*** Entries provided ***

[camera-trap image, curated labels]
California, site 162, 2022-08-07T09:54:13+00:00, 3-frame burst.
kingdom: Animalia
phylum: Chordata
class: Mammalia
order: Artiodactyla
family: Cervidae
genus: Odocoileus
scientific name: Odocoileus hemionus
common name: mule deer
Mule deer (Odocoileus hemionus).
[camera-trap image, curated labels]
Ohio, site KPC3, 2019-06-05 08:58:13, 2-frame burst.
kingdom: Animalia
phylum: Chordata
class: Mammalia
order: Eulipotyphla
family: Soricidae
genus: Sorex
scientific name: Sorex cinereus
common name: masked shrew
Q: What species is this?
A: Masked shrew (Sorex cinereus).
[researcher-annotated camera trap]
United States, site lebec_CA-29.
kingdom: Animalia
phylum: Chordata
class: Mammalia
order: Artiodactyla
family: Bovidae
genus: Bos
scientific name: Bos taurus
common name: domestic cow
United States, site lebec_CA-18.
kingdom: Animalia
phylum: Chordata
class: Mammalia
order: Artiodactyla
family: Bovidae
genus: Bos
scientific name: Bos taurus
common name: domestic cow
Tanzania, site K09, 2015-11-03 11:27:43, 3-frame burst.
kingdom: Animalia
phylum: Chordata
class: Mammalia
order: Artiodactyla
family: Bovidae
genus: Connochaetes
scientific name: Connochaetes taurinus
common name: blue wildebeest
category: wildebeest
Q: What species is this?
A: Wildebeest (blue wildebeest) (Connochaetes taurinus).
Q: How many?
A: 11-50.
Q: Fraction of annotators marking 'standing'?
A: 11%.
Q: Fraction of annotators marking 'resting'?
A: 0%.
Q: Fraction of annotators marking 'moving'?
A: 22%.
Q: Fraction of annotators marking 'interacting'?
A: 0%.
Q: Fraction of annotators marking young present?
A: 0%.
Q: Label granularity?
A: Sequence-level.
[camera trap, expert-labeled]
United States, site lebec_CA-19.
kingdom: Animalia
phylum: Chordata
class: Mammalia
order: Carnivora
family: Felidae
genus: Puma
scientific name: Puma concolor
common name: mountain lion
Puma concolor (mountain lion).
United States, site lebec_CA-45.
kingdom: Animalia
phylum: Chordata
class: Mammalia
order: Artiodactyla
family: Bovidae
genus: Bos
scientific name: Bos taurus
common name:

*** End of Entries provided ***

Task » Would you return all of the data exactly as given?

Exercise solution »
[camera-trap image, curated labels]
California, site 162, 2022-08-07T09:54:13+00:00, 3-frame burst.
kingdom: Animalia
phylum: Chordata
class: Mammalia
order: Artiodactyla
family: Cervidae
genus: Odocoileus
scientific name: Odocoileus hemionus
common name: mule deer
Mule deer (Odocoileus hemionus).
[camera-trap image, curated labels]
Ohio, site KPC3, 2019-06-05 08:58:13, 2-frame burst.
kingdom: Animalia
phylum: Chordata
class: Mammalia
order: Eulipotyphla
family: Soricidae
genus: Sorex
scientific name: Sorex cinereus
common name: masked shrew
Q: What species is this?
A: Masked shrew (Sorex cinereus).
[researcher-annotated camera trap]
United States, site lebec_CA-29.
kingdom: Animalia
phylum: Chordata
class: Mammalia
order: Artiodactyla
family: Bovidae
genus: Bos
scientific name: Bos taurus
common name: domestic cow
United States, site lebec_CA-18.
kingdom: Animalia
phylum: Chordata
class: Mammalia
order: Artiodactyla
family: Bovidae
genus: Bos
scientific name: Bos taurus
common name: domestic cow
Tanzania, site K09, 2015-11-03 11:27:43, 3-frame burst.
kingdom: Animalia
phylum: Chordata
class: Mammalia
order: Artiodactyla
family: Bovidae
genus: Connochaetes
scientific name: Connochaetes taurinus
common name: blue wildebeest
category: wildebeest
Q: What species is this?
A: Wildebeest (blue wildebeest) (Connochaetes taurinus).
Q: How many?
A: 11-50.
Q: Fraction of annotators marking 'standing'?
A: 11%.
Q: Fraction of annotators marking 'resting'?
A: 0%.
Q: Fraction of annotators marking 'moving'?
A: 22%.
Q: Fraction of annotators marking 'interacting'?
A: 0%.
Q: Fraction of annotators marking young present?
A: 0%.
Q: Label granularity?
A: Sequence-level.
[camera trap, expert-labeled]
United States, site lebec_CA-19.
kingdom: Animalia
phylum: Chordata
class: Mammalia
order: Carnivora
family: Felidae
genus: Puma
scientific name: Puma concolor
common name: mountain lion
Puma concolor (mountain lion).
United States, site lebec_CA-45.
kingdom: Animalia
phylum: Chordata
class: Mammalia
order: Artiodactyla
family: Bovidae
genus: Bos
scientific name: Bos taurus
common name:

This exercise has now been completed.